Dickens lived in the 1800s. He was born in Landport, Portsea, England on February 7, 1812. He had seven siblings and at age 11 was taken out of school to work at a factory. He was paid six shillings a week. When his father and the rest of his family were thrown in jail, Charles was left in the city, alone.
After situations improved, he went back to school; then became an office boy, then a freelance reporter, and then an author. He published The Pickwick Papers in 1837 and gained immediate fame.
After publishing many other books, he married Catherine Hegarth. He had ten children when they split up. Sadly, he died of a stroke on June 8, 1870. The books that he wrote were mostly about poor people’s situations. Dickens is very sarcastic in his books and he shows people’s situations without them coated in sugar and honey.
In Oliver Twist Dickens shows how children were treated in the poorhouse. Careless and hard-hearted women accidently smothered children when making beds, they scalded them to death when they washed clothes, and the children were almost never washed. They were clothed in the thinnest clothing, beaten and starved. Oliver asks for another tiny bowlful of soup as he was still starving when in the poorhouse, and would’ve been hanged for it if not for a very narrow escape.
The rich people spoke of the poor as though they were whining, overfed dogs. They closed their eyes to the people dying on the sides of the streets and it didn’t even cross their minds that they should maybe help.
Certainly, people were left to starve in the streets, but at least some of them were given jobs!
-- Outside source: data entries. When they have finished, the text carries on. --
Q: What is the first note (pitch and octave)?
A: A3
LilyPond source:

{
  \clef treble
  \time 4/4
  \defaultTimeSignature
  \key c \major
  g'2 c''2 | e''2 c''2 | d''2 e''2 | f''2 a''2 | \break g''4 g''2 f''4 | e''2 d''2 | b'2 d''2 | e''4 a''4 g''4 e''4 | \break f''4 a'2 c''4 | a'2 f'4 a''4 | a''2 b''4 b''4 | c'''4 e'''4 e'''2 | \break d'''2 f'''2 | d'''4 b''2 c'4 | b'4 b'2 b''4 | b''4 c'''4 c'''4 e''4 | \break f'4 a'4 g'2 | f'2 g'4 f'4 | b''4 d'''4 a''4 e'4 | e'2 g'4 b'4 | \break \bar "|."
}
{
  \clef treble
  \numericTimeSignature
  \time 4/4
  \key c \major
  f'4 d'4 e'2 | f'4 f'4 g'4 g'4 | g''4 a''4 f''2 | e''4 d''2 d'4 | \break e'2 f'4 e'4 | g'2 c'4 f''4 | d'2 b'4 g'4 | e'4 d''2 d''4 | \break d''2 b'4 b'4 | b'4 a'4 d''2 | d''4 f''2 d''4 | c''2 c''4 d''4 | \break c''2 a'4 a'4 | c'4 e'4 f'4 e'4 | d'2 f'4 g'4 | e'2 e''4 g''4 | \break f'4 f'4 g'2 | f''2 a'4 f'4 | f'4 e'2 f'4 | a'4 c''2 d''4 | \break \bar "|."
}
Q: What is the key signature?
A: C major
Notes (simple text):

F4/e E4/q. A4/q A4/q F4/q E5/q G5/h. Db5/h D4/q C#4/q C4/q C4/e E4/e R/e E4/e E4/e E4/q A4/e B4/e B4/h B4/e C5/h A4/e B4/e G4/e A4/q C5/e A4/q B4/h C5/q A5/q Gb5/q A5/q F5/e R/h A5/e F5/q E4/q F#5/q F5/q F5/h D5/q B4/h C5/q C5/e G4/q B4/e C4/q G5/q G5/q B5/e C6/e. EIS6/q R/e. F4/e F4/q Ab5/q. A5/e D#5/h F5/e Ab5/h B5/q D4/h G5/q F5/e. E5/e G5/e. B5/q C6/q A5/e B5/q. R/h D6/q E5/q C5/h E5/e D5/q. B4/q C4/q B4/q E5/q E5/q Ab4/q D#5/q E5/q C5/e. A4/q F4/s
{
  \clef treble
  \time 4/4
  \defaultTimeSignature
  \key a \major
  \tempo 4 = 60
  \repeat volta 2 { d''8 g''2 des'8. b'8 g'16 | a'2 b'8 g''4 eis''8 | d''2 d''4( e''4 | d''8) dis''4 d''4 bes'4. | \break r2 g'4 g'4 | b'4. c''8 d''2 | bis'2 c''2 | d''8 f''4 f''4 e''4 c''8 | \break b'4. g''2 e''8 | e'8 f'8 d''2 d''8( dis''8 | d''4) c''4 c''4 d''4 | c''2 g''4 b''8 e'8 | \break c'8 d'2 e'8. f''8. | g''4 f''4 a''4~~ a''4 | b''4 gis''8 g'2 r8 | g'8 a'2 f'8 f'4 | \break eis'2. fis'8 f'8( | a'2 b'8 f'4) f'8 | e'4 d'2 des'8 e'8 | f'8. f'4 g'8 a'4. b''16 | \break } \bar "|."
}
Some boys could be chimney sweeps, so that they could get stuck in the chimney and have the fire lit while they were still inside. They were only smothered by the smoke or had the bottoms of their feet burned so they couldn’t walk properly for the rest of their lives, but who cares? They’re replicable! Well, so thought their privileged abusers.
People were often put in prison for no reason. The judge casually assumed that a person who happened to be passing by the scene was guilty, and had them thrown in a cell without a proper trial.
Charles Dickens was one of the only people who wrote about the poor. He lived his books (quite literally) so he could really tell what was going on behind the scenes.